◆ **Text shown**:
================

Sharon Lubinski, first out LGBTQ+ U.S. marshal and Minneapolis police officer, has died at 71

Author: Trudy Ring

Sharon Lubinski, the first out LGBTQ+ police officer in Minneapolis and first out U.S. marshal, has died at 71.

Lubinski died April 19, according to an obituary posted by the Washburn-McCreavy funeral home. No cause of death was given.

Lubinski, a native of Green Bay, Wis., began her law enforcement career with as a deputy for the Dane County Sheriff’s Office in Wisconsin, the Star Tribune reports. She joined the Minneapolis Police Department in 1987. She rose through the ranks, becoming precinct commander, deputy chief of patrol, and assistant police chief.

She came out as a lesbian to the department and the public in 1993. “She told the Star Tribune at the time her decision was partly informed by the recent murders of gay men in Minneapolis and seeing how police and the gay community struggled to work together,” the paper notes.

================

◆ **Dataset extract**:
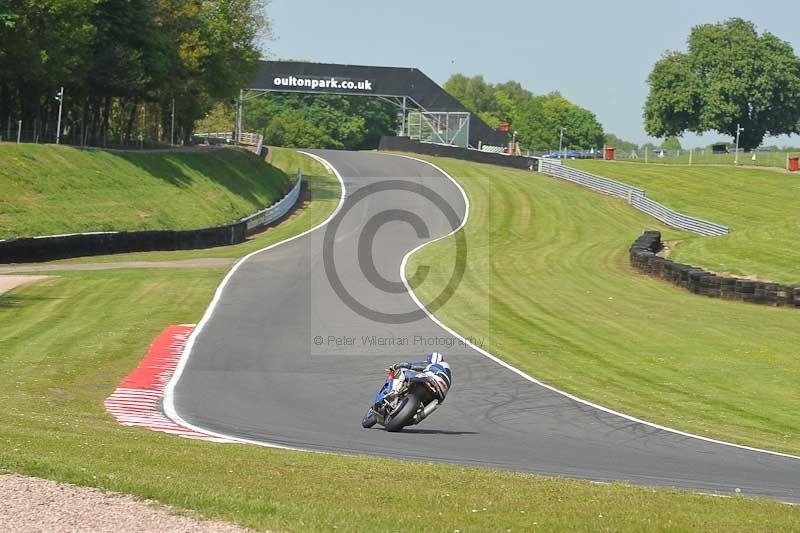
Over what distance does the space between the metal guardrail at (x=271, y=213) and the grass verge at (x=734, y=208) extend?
21.7 metres

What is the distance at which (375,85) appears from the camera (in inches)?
3949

================

◆ **Short exercise**:
Print, word for word, the passage of the Sharon Lubinski article above that begins with the words "Sharon Lubinski, the" and ends with the words "death was given.".

◆ **The completed task**:
Sharon Lubinski, the first out LGBTQ+ police officer in Minneapolis and first out U.S. marshal, has died at 71.

Lubinski died April 19, according to an obituary posted by the Washburn-McCreavy funeral home. No cause of death was given.